I mean he very clearly thinks he's right about all those "Jerks" being kind of
over-inflated.

If he's right, then the very best, very most creative and correct people who
have vision and the most (deserved) self-confidence are still "Jerks" if they
recognize that any of their peers are bloom'in idjits.

And the bloom'in people taking pot-shots at them, like this author, are then
"Not Jerks"...

right... got it.

So unless everyone is exactly equal in worth, nearly everybody with awareness
is a "Jerk", and many, but not all, of them are wrong.

------
lunias
That's like, your opinion, man. Maybe stop being a jerk and try and see things
from my perspective...

I think a jerk is just someone who evades / sabotages communication efforts
around the analysis of a given action. Or someone who knowingly holds onto bad
assumptions in the presence of new information.
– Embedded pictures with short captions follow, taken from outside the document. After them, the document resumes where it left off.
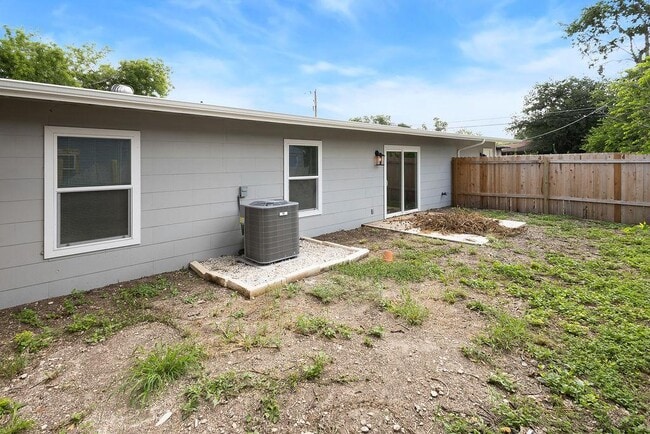 Building Photo - 306 Westmoreland Dr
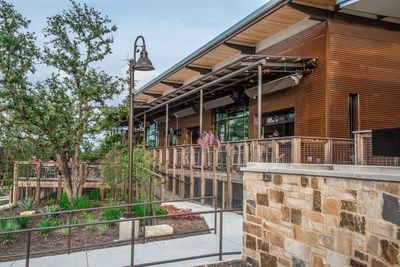 The deck at the Six String Grill at Hill Country Golf & Guitar overlooks the premiere mini-golf course and live music venue. Inside the restaurant features sandwiches, fresh ground burgers, salads, steaks and a full bar.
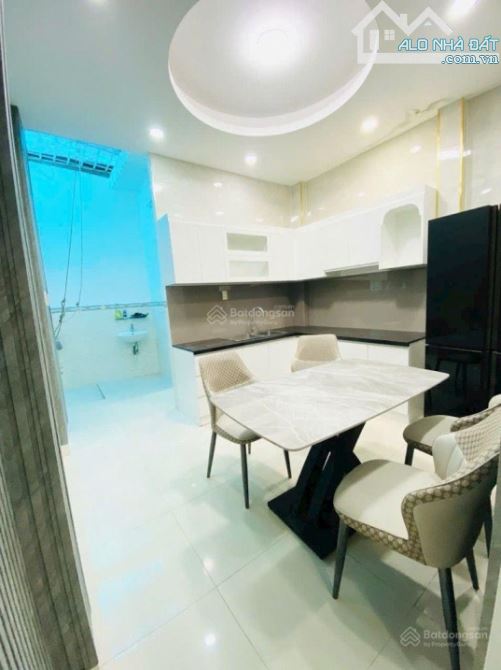 Bán nhà Nguyễn Thị Tần, Quận 8, hiện hữu, không qui hoạch, 3PN, giá chỉ 4.99 Tỷ - 2
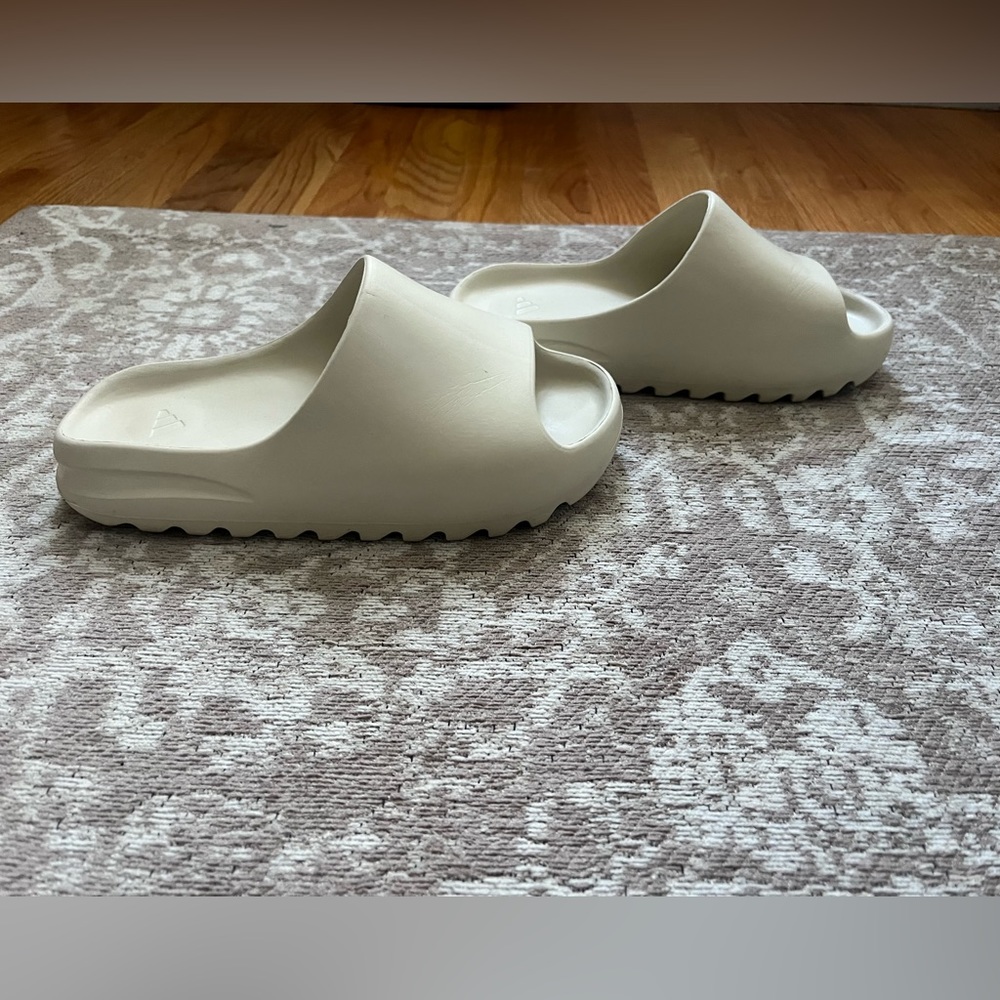 Yeezy adidas slides in bone size 6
The first line of defense against jerks is communication. It seems that more
jerks emerge when communication is stifled and mutual understanding is never
reached.

------
mft_
I found this an odd article to read. Some of it seemed exceptionally
interesting and insightful, while other parts felt very /r/iam14andthisisdeep.

(Maybe my jerkish fraction failed to empathise with some parts!)

------
thsealienbstrds
I really hope that's not true.

------
drannex
Good.